"Light" and Lethal Tobacco Marketing
You’ve come a long way, baby. Or so says the cigarette industry.
A hundred years ago, a woman with a cigarette was considered a scandal. Today, though, in developed countries, women buy and smoke cigarettes at nearly the same rate as men. Fifty years of tobacco advertising saturated with images of sophistication and slender women had a great social impact.
In the developing world, however, the gap remains. In China, for example, only 4 percent of its 650 million women smoke, compared to 40 percent of men. But researchers Benjamin Apelberg and Elisabeth Donaldson, co-authors of a chapter in the recent WHO publication Gender, Women and the Tobacco Epidemic, say the gap is shrinking. “Given the industry’s history and the untapped market … why wouldn’t they target the people who haven’t reached for their product yet? China and India are the biggest markets, and women hardly smoke in China,” says Donaldson, research program manager at the Institute for Global Tobacco Control (IGTC).
The best way to predict smoking trends is to look at the data on youth, ages 15 to 18, say the researchers. In China, for example, where only 4 percent of women smoke, the rate of experimentation with smoking among girls ages 14–24 is 20 percent. “Youth provide a sense of what the future holds, and, worldwide, girls are catching up,” says Apelberg, PhD ’06, MHS ’00, an assistant scientist in Epidemiology.
The industry knows this, too. Products such as Camel No. 9 cigarettes (a play on the French perfumes Chanel Nos. 5 and 19) target young girls, says Donaldson, MHS ’08. These cigarettes are sold in a slim, pink case, marketed as “light and luscious,” and accompanied by free berry-flavored lip balm and cell phone jewelry.
One of the industry’s most successful strategies for marketing to women has been the “light” or “low-tar” cigarette, which purported to be safer, with less nicotine and fewer chemicals. Eventually, research exposed the “light” cigarette as a sham. In June, the FDA banned U.S. cigarette packs from declaring themselves “light” or “low-tar.”
“One of the things that’s so disturbing,” says Frances Stillman, co-director of the IGTC, “is that in the developing world, it’s the wealthier women who are taking up smoking. The industry has known for a very long time that these women want to be sophisticated and Western.”

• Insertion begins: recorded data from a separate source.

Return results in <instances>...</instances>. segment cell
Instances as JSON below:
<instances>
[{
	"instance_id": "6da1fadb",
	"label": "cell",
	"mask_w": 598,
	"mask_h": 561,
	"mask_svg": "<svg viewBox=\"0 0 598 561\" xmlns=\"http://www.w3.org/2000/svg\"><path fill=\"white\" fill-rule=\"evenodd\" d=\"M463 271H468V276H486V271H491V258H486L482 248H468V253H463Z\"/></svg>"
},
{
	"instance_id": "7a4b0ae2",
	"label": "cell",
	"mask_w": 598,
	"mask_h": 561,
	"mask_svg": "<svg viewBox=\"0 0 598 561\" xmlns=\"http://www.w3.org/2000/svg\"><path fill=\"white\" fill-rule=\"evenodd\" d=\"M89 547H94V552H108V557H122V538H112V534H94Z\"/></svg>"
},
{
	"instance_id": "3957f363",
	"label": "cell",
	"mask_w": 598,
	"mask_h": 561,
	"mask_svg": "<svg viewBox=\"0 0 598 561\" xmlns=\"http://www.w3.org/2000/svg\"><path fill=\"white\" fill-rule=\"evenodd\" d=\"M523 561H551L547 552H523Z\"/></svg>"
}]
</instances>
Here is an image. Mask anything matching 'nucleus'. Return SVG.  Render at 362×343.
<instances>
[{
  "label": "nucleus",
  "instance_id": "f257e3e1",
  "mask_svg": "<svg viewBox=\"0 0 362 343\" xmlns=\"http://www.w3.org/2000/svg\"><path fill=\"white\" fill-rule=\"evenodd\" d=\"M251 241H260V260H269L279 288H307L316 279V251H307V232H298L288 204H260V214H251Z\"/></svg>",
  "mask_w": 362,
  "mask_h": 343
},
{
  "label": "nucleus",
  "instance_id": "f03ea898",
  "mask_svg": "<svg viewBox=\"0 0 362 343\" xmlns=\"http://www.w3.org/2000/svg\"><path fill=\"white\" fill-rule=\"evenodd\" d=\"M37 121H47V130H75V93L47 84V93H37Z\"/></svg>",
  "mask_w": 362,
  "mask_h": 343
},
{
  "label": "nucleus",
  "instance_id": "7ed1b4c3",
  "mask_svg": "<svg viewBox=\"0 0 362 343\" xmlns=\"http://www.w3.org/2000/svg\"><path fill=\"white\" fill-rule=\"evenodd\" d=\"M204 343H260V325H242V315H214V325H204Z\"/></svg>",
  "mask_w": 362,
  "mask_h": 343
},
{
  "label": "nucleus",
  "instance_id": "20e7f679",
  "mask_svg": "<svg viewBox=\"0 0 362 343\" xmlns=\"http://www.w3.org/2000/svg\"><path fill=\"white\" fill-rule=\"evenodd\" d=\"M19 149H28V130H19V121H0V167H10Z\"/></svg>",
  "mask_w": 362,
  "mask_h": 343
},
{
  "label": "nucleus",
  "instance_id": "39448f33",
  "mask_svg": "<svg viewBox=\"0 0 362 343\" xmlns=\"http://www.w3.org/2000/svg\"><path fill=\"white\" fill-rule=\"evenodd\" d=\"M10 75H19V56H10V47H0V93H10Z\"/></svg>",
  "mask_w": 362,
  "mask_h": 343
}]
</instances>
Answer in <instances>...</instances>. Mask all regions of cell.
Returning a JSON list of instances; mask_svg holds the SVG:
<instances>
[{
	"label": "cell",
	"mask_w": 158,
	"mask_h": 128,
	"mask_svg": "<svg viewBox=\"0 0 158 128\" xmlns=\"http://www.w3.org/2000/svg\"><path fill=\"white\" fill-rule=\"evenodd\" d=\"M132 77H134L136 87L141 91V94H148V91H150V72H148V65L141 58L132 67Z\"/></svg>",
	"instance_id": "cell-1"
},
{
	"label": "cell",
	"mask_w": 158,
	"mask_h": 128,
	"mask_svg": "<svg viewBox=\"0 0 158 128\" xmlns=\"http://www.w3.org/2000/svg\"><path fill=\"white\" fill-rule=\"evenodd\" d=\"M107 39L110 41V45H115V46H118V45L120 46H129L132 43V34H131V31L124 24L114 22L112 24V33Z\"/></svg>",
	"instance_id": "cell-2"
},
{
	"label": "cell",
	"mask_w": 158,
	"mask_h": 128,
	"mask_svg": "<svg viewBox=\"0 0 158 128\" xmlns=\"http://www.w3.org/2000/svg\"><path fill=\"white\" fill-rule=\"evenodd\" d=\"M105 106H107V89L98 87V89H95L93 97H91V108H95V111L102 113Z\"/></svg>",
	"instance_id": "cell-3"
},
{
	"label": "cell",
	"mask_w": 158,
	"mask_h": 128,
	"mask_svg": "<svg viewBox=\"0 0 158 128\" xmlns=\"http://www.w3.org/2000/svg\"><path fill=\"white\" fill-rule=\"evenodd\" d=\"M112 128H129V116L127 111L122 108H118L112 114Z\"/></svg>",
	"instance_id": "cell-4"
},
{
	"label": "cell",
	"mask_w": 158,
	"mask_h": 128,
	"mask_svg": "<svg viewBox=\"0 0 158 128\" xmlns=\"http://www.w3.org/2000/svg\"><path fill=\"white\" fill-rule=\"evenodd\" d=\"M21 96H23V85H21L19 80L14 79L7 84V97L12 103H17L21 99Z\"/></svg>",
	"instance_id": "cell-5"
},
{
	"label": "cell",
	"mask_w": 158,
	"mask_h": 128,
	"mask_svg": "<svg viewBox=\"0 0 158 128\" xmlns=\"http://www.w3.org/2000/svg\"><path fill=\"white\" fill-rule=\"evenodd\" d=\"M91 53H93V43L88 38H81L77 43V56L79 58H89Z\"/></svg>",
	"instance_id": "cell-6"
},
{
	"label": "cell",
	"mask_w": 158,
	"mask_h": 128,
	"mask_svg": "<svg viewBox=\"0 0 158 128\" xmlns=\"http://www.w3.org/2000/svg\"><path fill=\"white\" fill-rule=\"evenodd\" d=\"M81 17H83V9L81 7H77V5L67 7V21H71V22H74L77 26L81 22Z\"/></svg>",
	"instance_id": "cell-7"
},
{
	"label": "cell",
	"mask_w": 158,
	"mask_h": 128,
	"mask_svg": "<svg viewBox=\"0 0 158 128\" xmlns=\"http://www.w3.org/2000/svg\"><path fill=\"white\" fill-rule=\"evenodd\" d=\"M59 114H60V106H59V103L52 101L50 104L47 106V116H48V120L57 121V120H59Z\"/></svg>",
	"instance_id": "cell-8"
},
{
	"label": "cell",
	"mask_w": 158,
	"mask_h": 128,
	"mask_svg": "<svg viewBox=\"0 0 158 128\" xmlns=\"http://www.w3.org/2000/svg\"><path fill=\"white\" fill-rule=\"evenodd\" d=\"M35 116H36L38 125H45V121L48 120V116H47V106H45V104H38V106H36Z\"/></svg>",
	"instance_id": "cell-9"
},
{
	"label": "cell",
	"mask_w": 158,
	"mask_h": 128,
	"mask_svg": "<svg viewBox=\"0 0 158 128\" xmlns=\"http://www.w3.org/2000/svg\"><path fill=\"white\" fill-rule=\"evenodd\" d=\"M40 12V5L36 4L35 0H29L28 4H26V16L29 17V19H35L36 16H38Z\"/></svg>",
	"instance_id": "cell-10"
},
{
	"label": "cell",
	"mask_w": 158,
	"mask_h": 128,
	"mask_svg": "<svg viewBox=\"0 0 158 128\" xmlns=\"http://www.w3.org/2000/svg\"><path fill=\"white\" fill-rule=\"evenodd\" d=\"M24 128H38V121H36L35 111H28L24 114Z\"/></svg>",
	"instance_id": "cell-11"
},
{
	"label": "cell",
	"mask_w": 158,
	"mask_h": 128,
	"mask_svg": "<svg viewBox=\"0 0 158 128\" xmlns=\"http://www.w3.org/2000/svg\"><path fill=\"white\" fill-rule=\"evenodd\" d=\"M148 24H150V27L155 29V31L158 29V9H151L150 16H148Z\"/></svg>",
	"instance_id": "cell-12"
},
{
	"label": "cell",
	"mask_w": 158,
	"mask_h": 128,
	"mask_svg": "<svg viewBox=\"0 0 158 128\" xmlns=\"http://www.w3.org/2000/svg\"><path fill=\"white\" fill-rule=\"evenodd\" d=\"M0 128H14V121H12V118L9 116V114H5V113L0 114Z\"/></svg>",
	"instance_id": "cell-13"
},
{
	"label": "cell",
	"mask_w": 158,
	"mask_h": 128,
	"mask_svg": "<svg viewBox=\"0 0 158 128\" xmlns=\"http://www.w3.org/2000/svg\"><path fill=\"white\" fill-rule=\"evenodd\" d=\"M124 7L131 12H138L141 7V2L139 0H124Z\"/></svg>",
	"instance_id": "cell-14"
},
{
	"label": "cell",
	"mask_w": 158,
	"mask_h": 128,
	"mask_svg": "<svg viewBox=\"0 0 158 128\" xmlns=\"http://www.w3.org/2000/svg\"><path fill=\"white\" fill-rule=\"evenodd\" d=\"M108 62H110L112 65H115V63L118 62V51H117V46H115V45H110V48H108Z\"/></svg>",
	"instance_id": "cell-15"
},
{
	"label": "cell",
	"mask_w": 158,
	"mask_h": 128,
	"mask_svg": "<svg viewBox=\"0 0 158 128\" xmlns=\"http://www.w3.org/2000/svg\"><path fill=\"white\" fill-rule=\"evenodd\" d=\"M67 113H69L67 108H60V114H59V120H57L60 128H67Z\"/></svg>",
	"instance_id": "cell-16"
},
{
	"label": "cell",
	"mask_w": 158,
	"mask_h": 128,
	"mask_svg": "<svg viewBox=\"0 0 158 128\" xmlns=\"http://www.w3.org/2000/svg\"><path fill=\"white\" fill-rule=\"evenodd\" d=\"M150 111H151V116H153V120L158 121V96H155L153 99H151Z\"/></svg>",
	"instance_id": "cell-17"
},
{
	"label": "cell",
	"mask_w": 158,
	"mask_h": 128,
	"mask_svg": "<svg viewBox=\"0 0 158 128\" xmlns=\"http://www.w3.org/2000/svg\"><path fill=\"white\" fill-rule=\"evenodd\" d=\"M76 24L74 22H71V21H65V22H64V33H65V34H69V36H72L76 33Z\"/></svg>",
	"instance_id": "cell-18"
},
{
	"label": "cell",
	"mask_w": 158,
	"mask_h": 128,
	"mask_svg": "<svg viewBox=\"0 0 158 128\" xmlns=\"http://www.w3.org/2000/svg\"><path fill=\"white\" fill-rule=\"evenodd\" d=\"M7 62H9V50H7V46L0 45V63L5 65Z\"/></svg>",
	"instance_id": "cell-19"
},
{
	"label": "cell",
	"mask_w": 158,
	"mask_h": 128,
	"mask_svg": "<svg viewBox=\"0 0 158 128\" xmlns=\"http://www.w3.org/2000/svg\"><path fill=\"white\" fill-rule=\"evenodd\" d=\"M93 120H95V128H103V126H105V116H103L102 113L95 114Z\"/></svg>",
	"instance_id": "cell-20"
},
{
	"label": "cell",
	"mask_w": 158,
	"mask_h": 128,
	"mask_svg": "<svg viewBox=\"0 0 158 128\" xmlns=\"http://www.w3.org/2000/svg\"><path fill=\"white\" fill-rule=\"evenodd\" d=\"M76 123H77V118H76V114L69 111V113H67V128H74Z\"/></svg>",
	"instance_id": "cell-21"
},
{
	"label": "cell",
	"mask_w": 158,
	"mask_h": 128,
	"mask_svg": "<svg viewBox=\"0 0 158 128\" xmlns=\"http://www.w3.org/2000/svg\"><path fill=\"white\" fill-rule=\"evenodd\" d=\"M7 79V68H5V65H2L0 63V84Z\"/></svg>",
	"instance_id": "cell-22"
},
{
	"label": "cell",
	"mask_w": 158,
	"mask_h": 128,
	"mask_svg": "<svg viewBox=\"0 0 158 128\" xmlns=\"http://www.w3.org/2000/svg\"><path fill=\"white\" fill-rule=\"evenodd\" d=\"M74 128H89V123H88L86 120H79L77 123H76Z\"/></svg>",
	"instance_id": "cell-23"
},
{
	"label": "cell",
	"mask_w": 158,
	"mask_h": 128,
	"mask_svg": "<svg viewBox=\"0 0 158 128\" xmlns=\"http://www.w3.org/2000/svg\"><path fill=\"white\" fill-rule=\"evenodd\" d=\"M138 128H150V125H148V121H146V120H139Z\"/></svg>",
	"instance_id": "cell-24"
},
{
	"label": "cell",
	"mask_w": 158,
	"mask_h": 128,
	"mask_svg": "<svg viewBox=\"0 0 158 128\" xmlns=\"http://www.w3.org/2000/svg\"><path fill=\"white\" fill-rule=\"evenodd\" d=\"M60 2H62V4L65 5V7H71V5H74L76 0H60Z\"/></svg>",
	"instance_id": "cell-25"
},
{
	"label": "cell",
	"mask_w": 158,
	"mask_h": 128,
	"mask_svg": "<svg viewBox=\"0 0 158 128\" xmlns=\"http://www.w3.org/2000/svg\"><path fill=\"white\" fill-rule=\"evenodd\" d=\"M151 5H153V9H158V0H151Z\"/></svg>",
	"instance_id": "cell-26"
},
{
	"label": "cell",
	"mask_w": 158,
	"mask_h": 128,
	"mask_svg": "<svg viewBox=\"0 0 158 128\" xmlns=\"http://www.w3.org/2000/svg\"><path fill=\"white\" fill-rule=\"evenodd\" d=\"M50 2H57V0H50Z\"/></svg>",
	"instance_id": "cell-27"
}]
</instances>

The best hope for protecting women from the dangers of tobacco, says Stillman, is to separate the images of smoking from those of sophistication, glamour, independence and individualism. Some countries mandate that tobacco packages contain graphic warnings, while other nations have banned everything but the name from the package. “For young women, the issue is movement toward making these products less desirable,” she says.” We have to get rid of the images of beautiful, successful women smoking.”